### Opdracht A:
Wie besluit volgens de tekst over projectsubsidies tot "het verlenen, vaststellen of weigeren van subsidie"?
### Opdracht B:
Vertaal de zin "In de beleidsregels voor het verstrekken van projectsubsidies stelt de raad het volgende vast:" uit de tekst over projectsubsidies in het Engels.
### Opdracht C:
Zet de tekst over projectsubsidies voort vanaf het punt waar die ophoudt.

### Geciteerde passage:
----

Artikel 1.5 Beleidsregel voor het verstrekken van projectsubsidies

In de beleidsregels voor het verstrekken van projectsubsidies stelt de raad het volgende vast:

  • a.

    de doelstelling van de regeling;

  • b.

    specifieke voorwaarden waaraan een subsidieaanvraag moet voldoen;

  • c.

    de verdeelregels;

  • d.

    de procedure;

  • e.

    het tijdstip van de evaluatie van de regeling.

Artikel 1.6 Bevoegdheden van het college

Het college besluit tot:

  • a.

    het verlenen, vaststellen of weigeren van subsidie;

  • b.

    de bevoorschotting;

  • c.

    het intrekken, wijzigen of terugvorderen van een verleende subsidie;

  • d.

    het aangaan van een uitwerkingsovereenkomst;

  • e.

----

Records uit een verzameling:
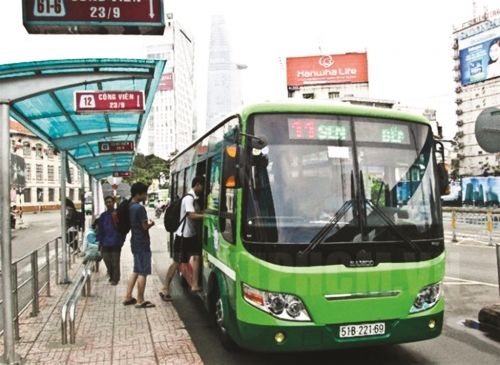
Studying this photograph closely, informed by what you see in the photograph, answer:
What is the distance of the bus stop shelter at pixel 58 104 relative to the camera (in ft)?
16.4

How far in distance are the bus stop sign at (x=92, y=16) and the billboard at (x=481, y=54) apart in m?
68.5

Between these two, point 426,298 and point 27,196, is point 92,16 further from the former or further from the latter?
point 27,196

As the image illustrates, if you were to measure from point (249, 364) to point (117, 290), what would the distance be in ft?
15.6

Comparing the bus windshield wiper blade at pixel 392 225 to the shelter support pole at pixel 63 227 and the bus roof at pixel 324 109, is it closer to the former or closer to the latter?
the bus roof at pixel 324 109

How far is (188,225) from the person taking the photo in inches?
295

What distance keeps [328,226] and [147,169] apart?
82117mm

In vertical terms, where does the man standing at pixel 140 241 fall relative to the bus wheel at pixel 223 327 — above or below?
above

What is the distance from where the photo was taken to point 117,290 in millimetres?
9414

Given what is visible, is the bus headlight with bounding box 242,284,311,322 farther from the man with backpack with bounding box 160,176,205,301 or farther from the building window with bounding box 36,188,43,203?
the building window with bounding box 36,188,43,203

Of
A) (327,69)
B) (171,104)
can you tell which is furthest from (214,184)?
(171,104)

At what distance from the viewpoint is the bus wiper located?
4648mm

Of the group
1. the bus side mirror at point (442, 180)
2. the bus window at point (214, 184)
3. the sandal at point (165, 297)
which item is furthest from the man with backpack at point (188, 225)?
the bus side mirror at point (442, 180)

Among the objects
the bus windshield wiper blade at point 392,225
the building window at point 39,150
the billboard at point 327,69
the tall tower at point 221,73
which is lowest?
the bus windshield wiper blade at point 392,225

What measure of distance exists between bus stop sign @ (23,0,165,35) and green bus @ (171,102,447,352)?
127 cm
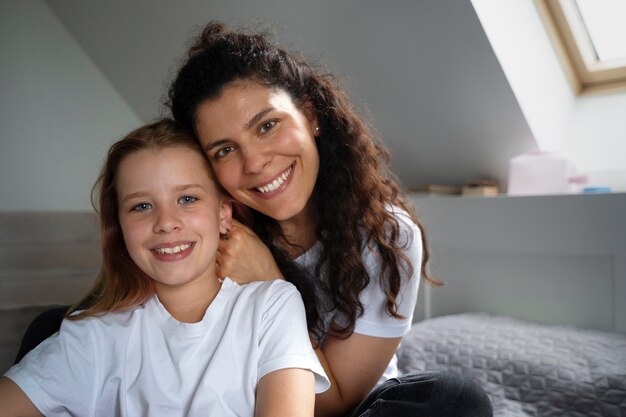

----

### Resultaat A:
Het college.

### Resultaat B:
In the policy rules for granting project subsidies, the council establishes the following:

### Resultaat C:
    het jaarlijks vaststellen van subsidieplafonds per beleidsregel.

Artikel 1.7 Indexering meerjarige subsidies

  • 1. In de uitwerkingsovereenkomst behorende bij de subsidiebeschikking spreken de gemeente en de subsidieontvanger in elk geval af welke prestaties worden geleverd, welk subsidiebedrag daar tegenover staat, of en zo ja op welke wijze wordt geïndexeerd.

  • 2. Waarderingssubsidies worden eens per 3 jaren, aan het begin van een nieuwe cyclus van 3 jaren, verhoogd met het door de raad vastgestelde percentage inflatiecorrectie voor het eerste jaar van de nieuwe subsidieperiode en de twee daaraan voorafgaande jaren.

Hoofdstuk 2 Verplichtingen van de subsidieontvanger en bepalingen betreffende de financiën van de subsidieontvangen

Artikel 2.1 Algemene verplichtingen van de subsidieontvanger

  • 1. rechtspersoonlijkheid

    Subsidie wordt in principe verleend aan instellingen met rechtspersoonlijkheid. In voorkomende gevallen kan het college besluiten dat subsidies worden verstrekt aan organisaties zonder

    rechtspersoonlijkheid of (groepen van) natuurlijke personen.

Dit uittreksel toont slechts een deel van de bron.